Dublin manager Anthony Daly. Leinster GAA Hurling Senior Championship Final, Dublin v Kilkenny, Croke Park, Dublin. Picture credit: Stephen McCarthy/Sportsfile.
08 July 2014 12:00 AM
UP in the RTÉ crow’s nest, the language was stark. While Ger Loughnane and Tomás Mulcahy had come to praise Kilkenny for their return to the Leinster summit – hail Cody, the three-year famine is over! – most of their post-match analysis was focussed on the losers.
Basically, Loughnane concluded, Dublin had “flopped” … and when this happens your energy drains, your touch is terrible, you suddenly look like a Division Two team.
Mulcahy maintained that, tactically, Dublin had got it all wrong but he agreed with his fellow analyst that “they did fold, which is very, very surprising.”

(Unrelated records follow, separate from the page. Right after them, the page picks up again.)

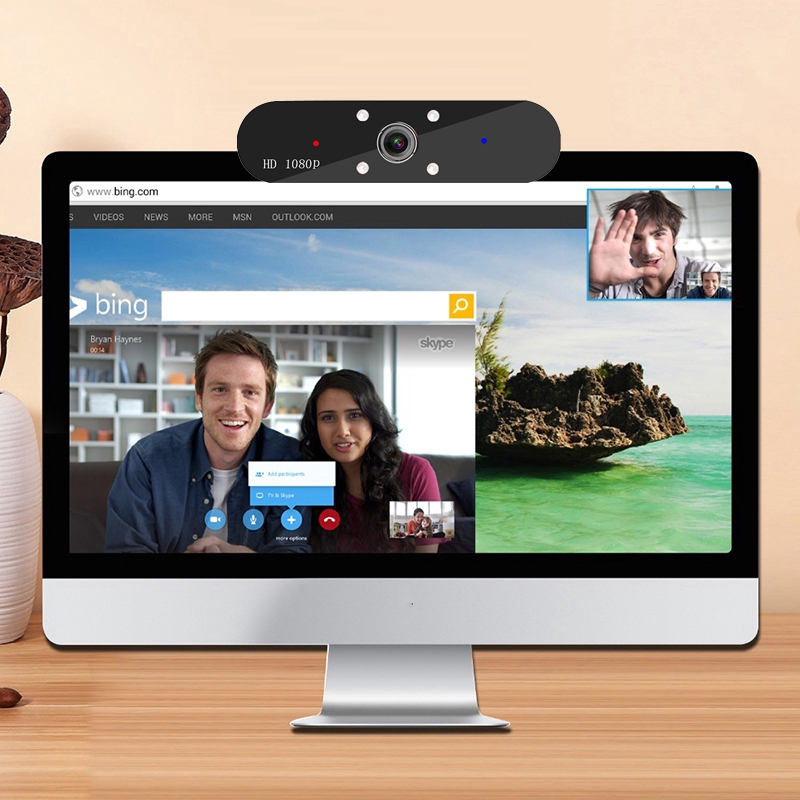 Webcam Usb Cho Máy Tính | BigBuy360 - bigbuy360.vn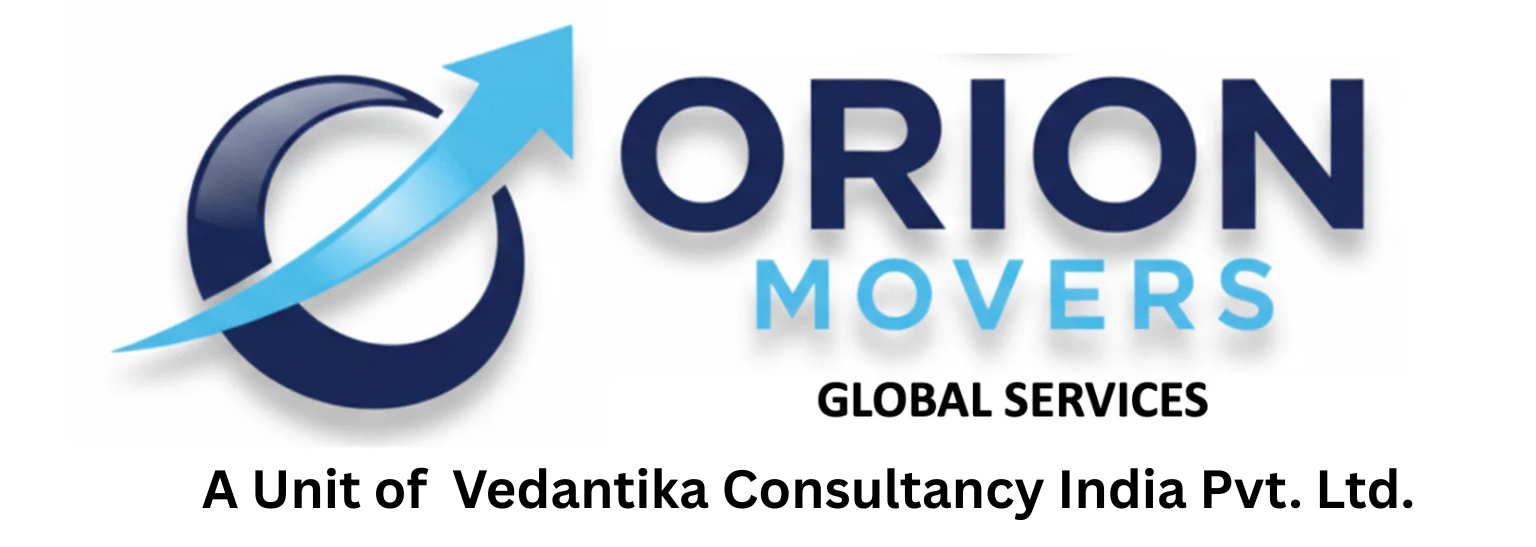 Orion Movers Logo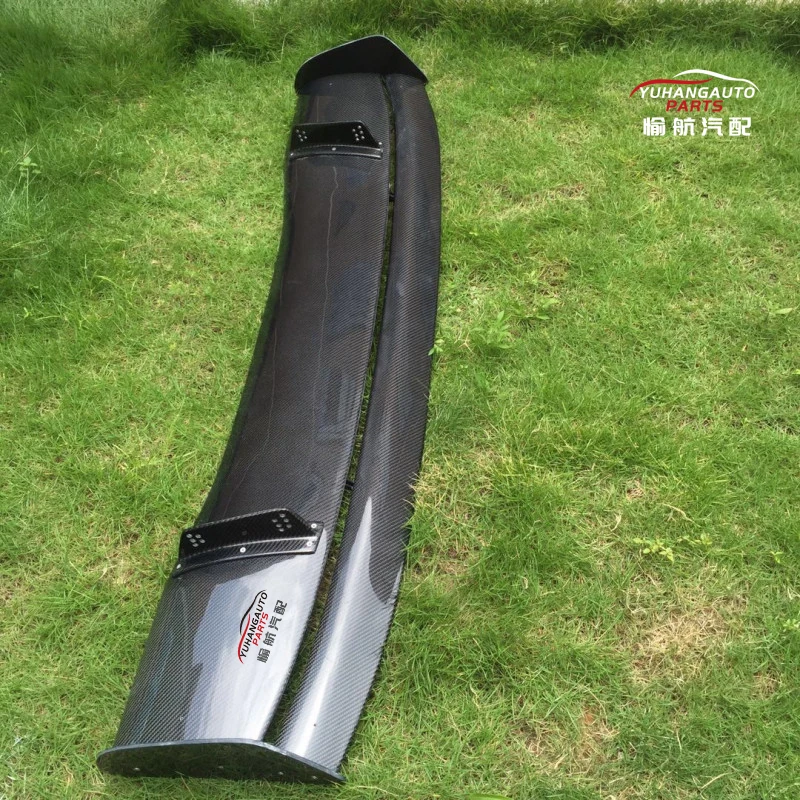 

Pour 2000-2008 S2000 AP1 AP2 VTX Type 5 Style 1600mm aileron arrière GT aile en fibre de carbone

Presumably Anthony Daly was more surprised than anyone. It’s not that Dublin were favourites to retain their Leinster crown – they bookies had Kilkenny 4/9 – but newspaper verdicts were split and even Loughnane gave them his tentative vote beforehand.
This observer fancied Kilkenny if only because of the invaluable learning curve of their two-game duel with Galway. Clearly they were less settled than Dublin – five changes after the Galway deadlock, then another three for the Dubs – but they were scoring more freely than last summer while the harsh lesson of Tullamore two weeks ago had switched the managerial focus firmly back on defence.
None of this was reason to suspect a Dublin no-show. Now for the hard part: proving themselves all over again by negotiating the quarter-final watershed and getting back to the All-Ireland semi-final stage for the third time in four seasons. They have three weeks go relaunch the revolution; here’s what Dalo & Co must do …
1 Reaffirm Newton’s third law of motion, namely that for every action there is an equal and opposite reaction.
The mercurial Dubs have been doing this all season long: they flop in Galway and bounce back against All-Ireland champions Clare; they suffer score starvation against 14 Waterford men but hit a thrilling 1-22 riposte against Kilkenny; they surrender an early six-point lead in Tipperary but bounce back to win their relegation play-of in Waterford.
Now the pattern has turned on its head for the championship: composed and resolute in Wexford, ragged in Croker. On that basis, a Thurles tour de force beckons before they crash out at the semis. If only hurling were that simple.
2 Re-examine their forward tactics. The stats don’t lie: whatever was the plan to unhinge the veteran trio in Kilkenny’s defence, it didn’t work. The team scored a paltry 1-9. The six starting forwards tallied 1-7 but only 1-3 from play. Three of the six didn’t score from play, and there wasn’t any scoring support from midfield or half-back either.
As Loughnane maintained afterwards, playing two inside forwards “handed the initiative to Kilkenny from the off”. That said, it might have helped if the delivery inside was less haphazard and gave those outnumbered attackers a fighting chance. Our tuppence-worth? Restore Alan McCrabbe to his most effective role as half-forward ‘floater’, recall Paul Ryan to the inside line, and limit the positional rotation within games.
3 Ensure that your main players are primed to deliver on July 27. This, arguably, is the key to redemption. Yesterday morning’s qualifier draw increases the likelihood that Dublin will be facing a revitalised heavyweight at the quarter-final stage, now that Tipperary and the winners of the Wexford/Clare replay have been kept apart.
In that scenario, Daly must hope that the next three weeks of training restore match sharpness to Danny Sutcliffe’s legs and wrists; that Conal Keaney rediscovers the touch that mysteriously went AWOL on Sunday; that Peter Kelly relocates his absent All Star form.
In truth, Dublin’s well of talent doesn’t run so deep that they can afford so many of their chosen 15 off the pace on the same day. They don’t have a King Henry waiting in the wings.
4 Disprove the doubters who will cite Sunday as further proof of Dublin’s recurring condition of “second season syndrome”, whereby every ground-breaking campaign (reaching the Leinster final in 2009, winning the league in 2011, conquering Leinster in 2013) is followed by a jarring step backwards.
They can’t let it end that way in Thurles.